Bethany Owen: Thanks for that update, Steve. I'm very proud of our amazing and talented team of employees throughout ALLETE, and we're pleased with our execution and positioning thus far this year with more to come in the final quarter of 2022, including the results of Minnesota Power's IRP, the Superior Water Light & Power rate case; the addition of significant solar capabilities from New Energy Equity, as well as ALLETE Clean Energy's progress on build transfer projects and optimization of its portfolio. And all of this sets the stage for ALLETE's future growth over the near and longer term. The foundation of our strategy is sustainability in all aspects, and we're delivering on our commitment to transparency. Please refer to Slide 14 with some highlights of our sustainability and action strategy, and Slide 15, which contains links to important ESG information, including our recently updated corporate sustainability report for 2021. We look forward to sharing more with you in February as we report on the last quarter of this year and as ALLETE continues putting sustainability into action, leading the way to a sustainable clean energy future. Thank you for your interest and your investment in ALLETE. And at this time, I'll ask the operator to open the line for your questions.

Operator: And our first question comes from Brian Russo of Sidoti. Your line is open.

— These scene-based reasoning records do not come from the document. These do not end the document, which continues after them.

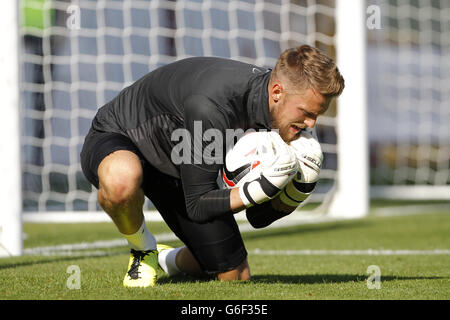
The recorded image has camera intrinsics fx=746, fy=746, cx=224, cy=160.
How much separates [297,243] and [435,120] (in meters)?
7.97

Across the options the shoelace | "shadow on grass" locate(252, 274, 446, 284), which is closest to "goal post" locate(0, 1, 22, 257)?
the shoelace

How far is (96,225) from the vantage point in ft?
27.6

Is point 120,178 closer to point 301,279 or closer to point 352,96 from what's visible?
point 301,279

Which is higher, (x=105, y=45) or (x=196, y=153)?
(x=105, y=45)

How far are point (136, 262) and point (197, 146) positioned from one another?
0.97 m

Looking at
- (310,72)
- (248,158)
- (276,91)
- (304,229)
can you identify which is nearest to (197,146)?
(248,158)

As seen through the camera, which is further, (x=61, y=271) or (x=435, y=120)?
(x=435, y=120)

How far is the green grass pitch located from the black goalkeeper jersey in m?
0.51

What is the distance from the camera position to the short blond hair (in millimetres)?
3518

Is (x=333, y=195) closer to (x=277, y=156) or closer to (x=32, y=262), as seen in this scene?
(x=32, y=262)

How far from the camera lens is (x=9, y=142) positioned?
5.45 metres

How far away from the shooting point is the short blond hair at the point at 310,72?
352cm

Brian Russo: Hi. Good morning.

Bethany Owen: Good morning, Brian.

Brian Russo: Hey. Just a follow-up on the expectation for the fourth quarter given your confidence in the midpoint of your guidance. It looks like a pretty big step up or improvement from the fourth quarter of 2021. And I just wanted to -- if you can provide more insight, is it mostly driven by the New Energy contribution and/or are there other drivers, plus or minus?

Steven Morris: Yeah. Hi, Brian, Steve Morris. So I can take that on. So a little bit from New Energy, so we do expect some contribution from New Energy in the fourth quarter as we talked about a strong fourth quarter. So that will be helpful. We do expect a higher earnings from Noble, which has been performing very well. Regulated operations is going to be higher than our expectation as well. Property taxes and depreciation expense has been favorable to our plan. We've had -- we do expect a little favorable increase from income tax timing and we do expect higher industrial sales and margins versus our plan as well.

Brian Russo: Okay. Got it. And then just on the New Energy more than 2,000 megawatt pipeline -- project pipeline. Is there any way to kind of profile that? Are these early or late stage development projects and or those that are closer to monetization?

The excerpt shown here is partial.